By Brenda Barrett August 26, 2014

There is a lot of talk about how the creative economy – sometimes synonymous with the young, hip and artisanal – is helping to revitalize urban centers. Brooklyn is of course ground zero, but it is happening in large and small cities across the nation. The historic preservation community has certainly made the link. An upcoming symposium in New York City The Accidental Preservationist: Artists, Artisans, Outliers & the Future of Historic Preservation – sponsored by the James Marston Fitch Charitable Foundation on the occasion of its 25th anniversary – will be exploring the influence of non-traditional practitioners of historic preservation on architectural revitalization of cities.
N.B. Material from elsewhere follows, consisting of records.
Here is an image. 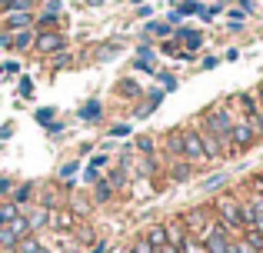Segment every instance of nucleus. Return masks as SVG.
<instances>
[{
    "instance_id": "f257e3e1",
    "label": "nucleus",
    "mask_w": 263,
    "mask_h": 253,
    "mask_svg": "<svg viewBox=\"0 0 263 253\" xmlns=\"http://www.w3.org/2000/svg\"><path fill=\"white\" fill-rule=\"evenodd\" d=\"M233 124H237V113H233V107H227V104H213V107H206V110L197 117V127L210 130V133L220 140L223 157H233V147H230V130H233Z\"/></svg>"
},
{
    "instance_id": "f03ea898",
    "label": "nucleus",
    "mask_w": 263,
    "mask_h": 253,
    "mask_svg": "<svg viewBox=\"0 0 263 253\" xmlns=\"http://www.w3.org/2000/svg\"><path fill=\"white\" fill-rule=\"evenodd\" d=\"M210 207H213V220H220L227 230H230V233H243V230H247L243 197H237V193H220Z\"/></svg>"
},
{
    "instance_id": "7ed1b4c3",
    "label": "nucleus",
    "mask_w": 263,
    "mask_h": 253,
    "mask_svg": "<svg viewBox=\"0 0 263 253\" xmlns=\"http://www.w3.org/2000/svg\"><path fill=\"white\" fill-rule=\"evenodd\" d=\"M177 130H180V157H183L186 163H193V167H206L210 157H206V150H203L197 124H186V127H177Z\"/></svg>"
},
{
    "instance_id": "20e7f679",
    "label": "nucleus",
    "mask_w": 263,
    "mask_h": 253,
    "mask_svg": "<svg viewBox=\"0 0 263 253\" xmlns=\"http://www.w3.org/2000/svg\"><path fill=\"white\" fill-rule=\"evenodd\" d=\"M233 237H237V233H230L220 220H210V223H206V230L200 233V240H203L206 253H230Z\"/></svg>"
},
{
    "instance_id": "39448f33",
    "label": "nucleus",
    "mask_w": 263,
    "mask_h": 253,
    "mask_svg": "<svg viewBox=\"0 0 263 253\" xmlns=\"http://www.w3.org/2000/svg\"><path fill=\"white\" fill-rule=\"evenodd\" d=\"M67 50V33L60 30H37V40H33V53L40 57H53V53Z\"/></svg>"
},
{
    "instance_id": "423d86ee",
    "label": "nucleus",
    "mask_w": 263,
    "mask_h": 253,
    "mask_svg": "<svg viewBox=\"0 0 263 253\" xmlns=\"http://www.w3.org/2000/svg\"><path fill=\"white\" fill-rule=\"evenodd\" d=\"M260 143V137H257V130H253L250 120H237L230 130V147H233V157L237 153H247V150H253Z\"/></svg>"
},
{
    "instance_id": "0eeeda50",
    "label": "nucleus",
    "mask_w": 263,
    "mask_h": 253,
    "mask_svg": "<svg viewBox=\"0 0 263 253\" xmlns=\"http://www.w3.org/2000/svg\"><path fill=\"white\" fill-rule=\"evenodd\" d=\"M210 220H213V207H193V210H186V213L180 217V223L186 227V233H193V237L203 233Z\"/></svg>"
},
{
    "instance_id": "6e6552de",
    "label": "nucleus",
    "mask_w": 263,
    "mask_h": 253,
    "mask_svg": "<svg viewBox=\"0 0 263 253\" xmlns=\"http://www.w3.org/2000/svg\"><path fill=\"white\" fill-rule=\"evenodd\" d=\"M80 227V217L73 213L70 207H57V210H50V230L53 233H73V230Z\"/></svg>"
},
{
    "instance_id": "1a4fd4ad",
    "label": "nucleus",
    "mask_w": 263,
    "mask_h": 253,
    "mask_svg": "<svg viewBox=\"0 0 263 253\" xmlns=\"http://www.w3.org/2000/svg\"><path fill=\"white\" fill-rule=\"evenodd\" d=\"M33 20H37V13H33V10H10V13H4V20H0V30H7V33L30 30Z\"/></svg>"
},
{
    "instance_id": "9d476101",
    "label": "nucleus",
    "mask_w": 263,
    "mask_h": 253,
    "mask_svg": "<svg viewBox=\"0 0 263 253\" xmlns=\"http://www.w3.org/2000/svg\"><path fill=\"white\" fill-rule=\"evenodd\" d=\"M243 220L247 230H260L263 233V197H243Z\"/></svg>"
},
{
    "instance_id": "9b49d317",
    "label": "nucleus",
    "mask_w": 263,
    "mask_h": 253,
    "mask_svg": "<svg viewBox=\"0 0 263 253\" xmlns=\"http://www.w3.org/2000/svg\"><path fill=\"white\" fill-rule=\"evenodd\" d=\"M24 217H27V223H30V233L50 230V210L40 207V203H30V207H24Z\"/></svg>"
},
{
    "instance_id": "f8f14e48",
    "label": "nucleus",
    "mask_w": 263,
    "mask_h": 253,
    "mask_svg": "<svg viewBox=\"0 0 263 253\" xmlns=\"http://www.w3.org/2000/svg\"><path fill=\"white\" fill-rule=\"evenodd\" d=\"M230 104H233V110L243 113V120H253V117L260 113V104H257V97H253V90H240V93H233Z\"/></svg>"
},
{
    "instance_id": "ddd939ff",
    "label": "nucleus",
    "mask_w": 263,
    "mask_h": 253,
    "mask_svg": "<svg viewBox=\"0 0 263 253\" xmlns=\"http://www.w3.org/2000/svg\"><path fill=\"white\" fill-rule=\"evenodd\" d=\"M174 40H177L180 47H183V50H190V53H197L200 47H203V33L193 30V27H183V24H180L177 30H174Z\"/></svg>"
},
{
    "instance_id": "4468645a",
    "label": "nucleus",
    "mask_w": 263,
    "mask_h": 253,
    "mask_svg": "<svg viewBox=\"0 0 263 253\" xmlns=\"http://www.w3.org/2000/svg\"><path fill=\"white\" fill-rule=\"evenodd\" d=\"M134 67H137V70H143V73H157V50L150 44H140V47H137Z\"/></svg>"
},
{
    "instance_id": "2eb2a0df",
    "label": "nucleus",
    "mask_w": 263,
    "mask_h": 253,
    "mask_svg": "<svg viewBox=\"0 0 263 253\" xmlns=\"http://www.w3.org/2000/svg\"><path fill=\"white\" fill-rule=\"evenodd\" d=\"M114 197H117V190L107 183V177H97V180L90 183V200L93 203H110Z\"/></svg>"
},
{
    "instance_id": "dca6fc26",
    "label": "nucleus",
    "mask_w": 263,
    "mask_h": 253,
    "mask_svg": "<svg viewBox=\"0 0 263 253\" xmlns=\"http://www.w3.org/2000/svg\"><path fill=\"white\" fill-rule=\"evenodd\" d=\"M33 40H37V30H33V27H30V30H17V33H10V50L27 53V50H33Z\"/></svg>"
},
{
    "instance_id": "f3484780",
    "label": "nucleus",
    "mask_w": 263,
    "mask_h": 253,
    "mask_svg": "<svg viewBox=\"0 0 263 253\" xmlns=\"http://www.w3.org/2000/svg\"><path fill=\"white\" fill-rule=\"evenodd\" d=\"M193 170H197L193 163H186V160H180V157H177V160H170V170H167V177H170L174 183H186V180L193 177Z\"/></svg>"
},
{
    "instance_id": "a211bd4d",
    "label": "nucleus",
    "mask_w": 263,
    "mask_h": 253,
    "mask_svg": "<svg viewBox=\"0 0 263 253\" xmlns=\"http://www.w3.org/2000/svg\"><path fill=\"white\" fill-rule=\"evenodd\" d=\"M33 197H37V187H33V183H17L13 193H10V203H17V207L24 210V207H30V203H33Z\"/></svg>"
},
{
    "instance_id": "6ab92c4d",
    "label": "nucleus",
    "mask_w": 263,
    "mask_h": 253,
    "mask_svg": "<svg viewBox=\"0 0 263 253\" xmlns=\"http://www.w3.org/2000/svg\"><path fill=\"white\" fill-rule=\"evenodd\" d=\"M177 27H170L167 20H150L147 27H143V37H154V40H170L174 37Z\"/></svg>"
},
{
    "instance_id": "aec40b11",
    "label": "nucleus",
    "mask_w": 263,
    "mask_h": 253,
    "mask_svg": "<svg viewBox=\"0 0 263 253\" xmlns=\"http://www.w3.org/2000/svg\"><path fill=\"white\" fill-rule=\"evenodd\" d=\"M114 90H117V97H127V100H140V97H143V87L137 84L134 77L117 80V87H114Z\"/></svg>"
},
{
    "instance_id": "412c9836",
    "label": "nucleus",
    "mask_w": 263,
    "mask_h": 253,
    "mask_svg": "<svg viewBox=\"0 0 263 253\" xmlns=\"http://www.w3.org/2000/svg\"><path fill=\"white\" fill-rule=\"evenodd\" d=\"M44 250H47V240L40 233H30V237H24V240L17 243L13 253H44Z\"/></svg>"
},
{
    "instance_id": "4be33fe9",
    "label": "nucleus",
    "mask_w": 263,
    "mask_h": 253,
    "mask_svg": "<svg viewBox=\"0 0 263 253\" xmlns=\"http://www.w3.org/2000/svg\"><path fill=\"white\" fill-rule=\"evenodd\" d=\"M77 117H80V120H87V124H100V120H103V107H100V100H87V104L77 110Z\"/></svg>"
},
{
    "instance_id": "5701e85b",
    "label": "nucleus",
    "mask_w": 263,
    "mask_h": 253,
    "mask_svg": "<svg viewBox=\"0 0 263 253\" xmlns=\"http://www.w3.org/2000/svg\"><path fill=\"white\" fill-rule=\"evenodd\" d=\"M143 240H147L154 250H160L163 243H167V227H163V223H154V227H147V230H143Z\"/></svg>"
},
{
    "instance_id": "b1692460",
    "label": "nucleus",
    "mask_w": 263,
    "mask_h": 253,
    "mask_svg": "<svg viewBox=\"0 0 263 253\" xmlns=\"http://www.w3.org/2000/svg\"><path fill=\"white\" fill-rule=\"evenodd\" d=\"M163 227H167V243H174V247H180V243L186 240V227L180 223V217H177V220H167Z\"/></svg>"
},
{
    "instance_id": "393cba45",
    "label": "nucleus",
    "mask_w": 263,
    "mask_h": 253,
    "mask_svg": "<svg viewBox=\"0 0 263 253\" xmlns=\"http://www.w3.org/2000/svg\"><path fill=\"white\" fill-rule=\"evenodd\" d=\"M7 230H10L13 237H17V240H24V237H30V223H27V217H24V210H20L17 217H13L10 223H4Z\"/></svg>"
},
{
    "instance_id": "a878e982",
    "label": "nucleus",
    "mask_w": 263,
    "mask_h": 253,
    "mask_svg": "<svg viewBox=\"0 0 263 253\" xmlns=\"http://www.w3.org/2000/svg\"><path fill=\"white\" fill-rule=\"evenodd\" d=\"M107 183L114 190H123L127 187V167H123V163H114V167L107 170Z\"/></svg>"
},
{
    "instance_id": "bb28decb",
    "label": "nucleus",
    "mask_w": 263,
    "mask_h": 253,
    "mask_svg": "<svg viewBox=\"0 0 263 253\" xmlns=\"http://www.w3.org/2000/svg\"><path fill=\"white\" fill-rule=\"evenodd\" d=\"M73 50H60V53H53V57H47V64H50V70L57 73V70H67V67H73Z\"/></svg>"
},
{
    "instance_id": "cd10ccee",
    "label": "nucleus",
    "mask_w": 263,
    "mask_h": 253,
    "mask_svg": "<svg viewBox=\"0 0 263 253\" xmlns=\"http://www.w3.org/2000/svg\"><path fill=\"white\" fill-rule=\"evenodd\" d=\"M157 147H160V143H157L150 133H140V137L134 140V150H137V153H143V157H154V153H157Z\"/></svg>"
},
{
    "instance_id": "c85d7f7f",
    "label": "nucleus",
    "mask_w": 263,
    "mask_h": 253,
    "mask_svg": "<svg viewBox=\"0 0 263 253\" xmlns=\"http://www.w3.org/2000/svg\"><path fill=\"white\" fill-rule=\"evenodd\" d=\"M67 207H70L73 213L84 220V217L90 213V207H93V200H87V197H80V193H70V203H67Z\"/></svg>"
},
{
    "instance_id": "c756f323",
    "label": "nucleus",
    "mask_w": 263,
    "mask_h": 253,
    "mask_svg": "<svg viewBox=\"0 0 263 253\" xmlns=\"http://www.w3.org/2000/svg\"><path fill=\"white\" fill-rule=\"evenodd\" d=\"M154 80H157V84H160V90H177V84H180V80H177V73H170V70H157L154 73Z\"/></svg>"
},
{
    "instance_id": "7c9ffc66",
    "label": "nucleus",
    "mask_w": 263,
    "mask_h": 253,
    "mask_svg": "<svg viewBox=\"0 0 263 253\" xmlns=\"http://www.w3.org/2000/svg\"><path fill=\"white\" fill-rule=\"evenodd\" d=\"M200 10H203V4H200V0H180V4H177V13H180V17H200Z\"/></svg>"
},
{
    "instance_id": "2f4dec72",
    "label": "nucleus",
    "mask_w": 263,
    "mask_h": 253,
    "mask_svg": "<svg viewBox=\"0 0 263 253\" xmlns=\"http://www.w3.org/2000/svg\"><path fill=\"white\" fill-rule=\"evenodd\" d=\"M243 20H247V10H240V7H230V10H227V27H230V30H243Z\"/></svg>"
},
{
    "instance_id": "473e14b6",
    "label": "nucleus",
    "mask_w": 263,
    "mask_h": 253,
    "mask_svg": "<svg viewBox=\"0 0 263 253\" xmlns=\"http://www.w3.org/2000/svg\"><path fill=\"white\" fill-rule=\"evenodd\" d=\"M17 213H20V207H17V203H10V200H0V227H4V223H10Z\"/></svg>"
},
{
    "instance_id": "72a5a7b5",
    "label": "nucleus",
    "mask_w": 263,
    "mask_h": 253,
    "mask_svg": "<svg viewBox=\"0 0 263 253\" xmlns=\"http://www.w3.org/2000/svg\"><path fill=\"white\" fill-rule=\"evenodd\" d=\"M77 170H80V160L73 157V160H67V163H60V170H57V177L60 180H73L77 177Z\"/></svg>"
},
{
    "instance_id": "f704fd0d",
    "label": "nucleus",
    "mask_w": 263,
    "mask_h": 253,
    "mask_svg": "<svg viewBox=\"0 0 263 253\" xmlns=\"http://www.w3.org/2000/svg\"><path fill=\"white\" fill-rule=\"evenodd\" d=\"M180 250H183V253H206L203 240H200V237H193V233H186V240L180 243Z\"/></svg>"
},
{
    "instance_id": "c9c22d12",
    "label": "nucleus",
    "mask_w": 263,
    "mask_h": 253,
    "mask_svg": "<svg viewBox=\"0 0 263 253\" xmlns=\"http://www.w3.org/2000/svg\"><path fill=\"white\" fill-rule=\"evenodd\" d=\"M230 253H260V250L253 247V243L247 240L243 233H237V237H233V247H230Z\"/></svg>"
},
{
    "instance_id": "e433bc0d",
    "label": "nucleus",
    "mask_w": 263,
    "mask_h": 253,
    "mask_svg": "<svg viewBox=\"0 0 263 253\" xmlns=\"http://www.w3.org/2000/svg\"><path fill=\"white\" fill-rule=\"evenodd\" d=\"M247 193H250V197H263V173H250V177H247Z\"/></svg>"
},
{
    "instance_id": "4c0bfd02",
    "label": "nucleus",
    "mask_w": 263,
    "mask_h": 253,
    "mask_svg": "<svg viewBox=\"0 0 263 253\" xmlns=\"http://www.w3.org/2000/svg\"><path fill=\"white\" fill-rule=\"evenodd\" d=\"M160 53H167V57H174V60H177L180 53H183V47H180L177 40L170 37V40H160Z\"/></svg>"
},
{
    "instance_id": "58836bf2",
    "label": "nucleus",
    "mask_w": 263,
    "mask_h": 253,
    "mask_svg": "<svg viewBox=\"0 0 263 253\" xmlns=\"http://www.w3.org/2000/svg\"><path fill=\"white\" fill-rule=\"evenodd\" d=\"M107 133L110 137H130V133H134V124H130V120H127V124H123V120H117V124H110Z\"/></svg>"
},
{
    "instance_id": "ea45409f",
    "label": "nucleus",
    "mask_w": 263,
    "mask_h": 253,
    "mask_svg": "<svg viewBox=\"0 0 263 253\" xmlns=\"http://www.w3.org/2000/svg\"><path fill=\"white\" fill-rule=\"evenodd\" d=\"M33 120H37L40 127H47L50 120H57V110H53V107H40V110L33 113Z\"/></svg>"
},
{
    "instance_id": "a19ab883",
    "label": "nucleus",
    "mask_w": 263,
    "mask_h": 253,
    "mask_svg": "<svg viewBox=\"0 0 263 253\" xmlns=\"http://www.w3.org/2000/svg\"><path fill=\"white\" fill-rule=\"evenodd\" d=\"M13 187H17V183L10 180V177H4L0 173V200H10V193H13Z\"/></svg>"
},
{
    "instance_id": "79ce46f5",
    "label": "nucleus",
    "mask_w": 263,
    "mask_h": 253,
    "mask_svg": "<svg viewBox=\"0 0 263 253\" xmlns=\"http://www.w3.org/2000/svg\"><path fill=\"white\" fill-rule=\"evenodd\" d=\"M223 183H227V177H223V173H213V177H206L200 187H203V190H217V187H223Z\"/></svg>"
},
{
    "instance_id": "37998d69",
    "label": "nucleus",
    "mask_w": 263,
    "mask_h": 253,
    "mask_svg": "<svg viewBox=\"0 0 263 253\" xmlns=\"http://www.w3.org/2000/svg\"><path fill=\"white\" fill-rule=\"evenodd\" d=\"M17 97H24V100H30L33 97V84H30V77H24L17 84Z\"/></svg>"
},
{
    "instance_id": "c03bdc74",
    "label": "nucleus",
    "mask_w": 263,
    "mask_h": 253,
    "mask_svg": "<svg viewBox=\"0 0 263 253\" xmlns=\"http://www.w3.org/2000/svg\"><path fill=\"white\" fill-rule=\"evenodd\" d=\"M243 237H247V240H250L257 250H263V233H260V230H243Z\"/></svg>"
},
{
    "instance_id": "a18cd8bd",
    "label": "nucleus",
    "mask_w": 263,
    "mask_h": 253,
    "mask_svg": "<svg viewBox=\"0 0 263 253\" xmlns=\"http://www.w3.org/2000/svg\"><path fill=\"white\" fill-rule=\"evenodd\" d=\"M0 73H20V64L17 60H4V64H0Z\"/></svg>"
},
{
    "instance_id": "49530a36",
    "label": "nucleus",
    "mask_w": 263,
    "mask_h": 253,
    "mask_svg": "<svg viewBox=\"0 0 263 253\" xmlns=\"http://www.w3.org/2000/svg\"><path fill=\"white\" fill-rule=\"evenodd\" d=\"M17 4H20V0H0V17L10 13V10H17Z\"/></svg>"
},
{
    "instance_id": "de8ad7c7",
    "label": "nucleus",
    "mask_w": 263,
    "mask_h": 253,
    "mask_svg": "<svg viewBox=\"0 0 263 253\" xmlns=\"http://www.w3.org/2000/svg\"><path fill=\"white\" fill-rule=\"evenodd\" d=\"M250 124H253V130H257V137H260V143H263V110L250 120Z\"/></svg>"
},
{
    "instance_id": "09e8293b",
    "label": "nucleus",
    "mask_w": 263,
    "mask_h": 253,
    "mask_svg": "<svg viewBox=\"0 0 263 253\" xmlns=\"http://www.w3.org/2000/svg\"><path fill=\"white\" fill-rule=\"evenodd\" d=\"M47 133H50V137H60V133H64V124H57V120H50V124H47Z\"/></svg>"
},
{
    "instance_id": "8fccbe9b",
    "label": "nucleus",
    "mask_w": 263,
    "mask_h": 253,
    "mask_svg": "<svg viewBox=\"0 0 263 253\" xmlns=\"http://www.w3.org/2000/svg\"><path fill=\"white\" fill-rule=\"evenodd\" d=\"M223 60H230V64H237V60H240V47H230V50L223 53Z\"/></svg>"
},
{
    "instance_id": "3c124183",
    "label": "nucleus",
    "mask_w": 263,
    "mask_h": 253,
    "mask_svg": "<svg viewBox=\"0 0 263 253\" xmlns=\"http://www.w3.org/2000/svg\"><path fill=\"white\" fill-rule=\"evenodd\" d=\"M217 64H220V57H203V60H200V67H203V70H213Z\"/></svg>"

But what about our rural landscapes? Can these ideas catch fire and help revitalize struggling communities far away from big city hipness and density?

Credit: Brenda Barrett

Joe, Andrea and Oliver in the print shop of Laughing Owl Press. Credit: Brenda Barrett

Joe and Andrea Lanich, who just opened their letterpress shop, may be on the leading edge of this trend for rural America. An engineer and architect, by training, they began their business, Laughing Owl Press, as a hobby in their garage. Needing more space for expanding production and the large Chandler & Price presses that Joe has adopted and reconditioned, they relocated to the main street of Kane, Pennsylvania. This small borough in the Northwest corner of the state is surrounded on three sides by the Allegheny National Forest. It was once known as the Black Cherry Capital of the World (as in trees not soda). The town’s economy had been based on timbering and manufacturing, but for decades Kane and the surrounding region have struggled. External forces like globalization have caused a decrease in jobs followed by high unemployment rates and population loss with the sharpest decline in the numbers of younger, working-age residents.

To counteract some of the regions economic problems, Pennsylvania’s state governments launched the PA Wilds  in 2003. The initiative was centered on a rural 12 county region that includes Kane and is known for its heritage of public lands and small historic communities. The region had 2 million acres of protected land including 29 state parks, 8 state forests, and the Allegheny National Forest. The PA Wilds strategy included a new brand name, promotional campaigns, a major investment in public recreational facilities, and a stated commitment to do so in a way that valued the stewardship of natural resources. It is considered one of the most ambitious of the emerging conservation landscape initiatives in the United States.

Credit: Brenda Barrett

Main Street in Kane, Pennsylvania. Credit: Brenda Barrett

Initially the PA Wilds focused on outdoor tourism. After all the region’s parks and forests add up to one of the largest block of public land on the east coast equivalent in size to Yellowstone National Park. The concept was to expand the recreational amenities on these lands, which will increase visitation and lead to economic revitalization. However, community redevelopment especially on a landscape scale is more complex than just heads in beds. And that is why the work of Ta Brant is so important. As the executive director of the PA Wilds Center for Entrepreneurship, her job is to diversify the regional economy by building on local products and industries. For example, the PA Wild Artisan Trail helps marry the PA Wilds brand with the locally made movement. The program markets juried handcrafted items made in the PA Wilds, provides an online presence, and links artisans with sales outlets in the region. The program has expanded from artists and craftsmen to include craft winemakers and distillers. Brant sees local food products as an exciting future branding opportunity.

Creating this more complex local economy is critical to the future of small towns like Kane. The customer base for Joe and Andrea Lanich’s print shop come from around the world. But it is the people and potential of the community that attracted the couple to the town’s Main Street – a welcoming chamber of commerce, the Kane Historic Preservation Society, who sponsor an art galley and events in the historic train depot and other new creative economy businesses in Kane, for example the just launched distillery C& J Spirits.

The PA Wilds is hoping to build a network using culture and nature to create sustainable communities in the forest.